§ **What to produce**
Give every entry again, exactly as it stands.

§ **Dataset entries**
:::::

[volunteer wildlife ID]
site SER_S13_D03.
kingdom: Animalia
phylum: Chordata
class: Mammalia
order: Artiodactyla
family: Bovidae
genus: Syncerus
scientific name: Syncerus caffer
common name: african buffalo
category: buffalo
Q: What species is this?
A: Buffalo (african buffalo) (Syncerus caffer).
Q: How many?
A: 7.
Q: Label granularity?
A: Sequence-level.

:::::

§ **Completed exercise**
[volunteer wildlife ID]
site SER_S13_D03.
kingdom: Animalia
phylum: Chordata
class: Mammalia
order: Artiodactyla
family: Bovidae
genus: Syncerus
scientific name: Syncerus caffer
common name: african buffalo
category: buffalo
Q: What species is this?
A: Buffalo (african buffalo) (Syncerus caffer).
Q: How many?
A: 7.
Q: Label granularity?
A: Sequence-level.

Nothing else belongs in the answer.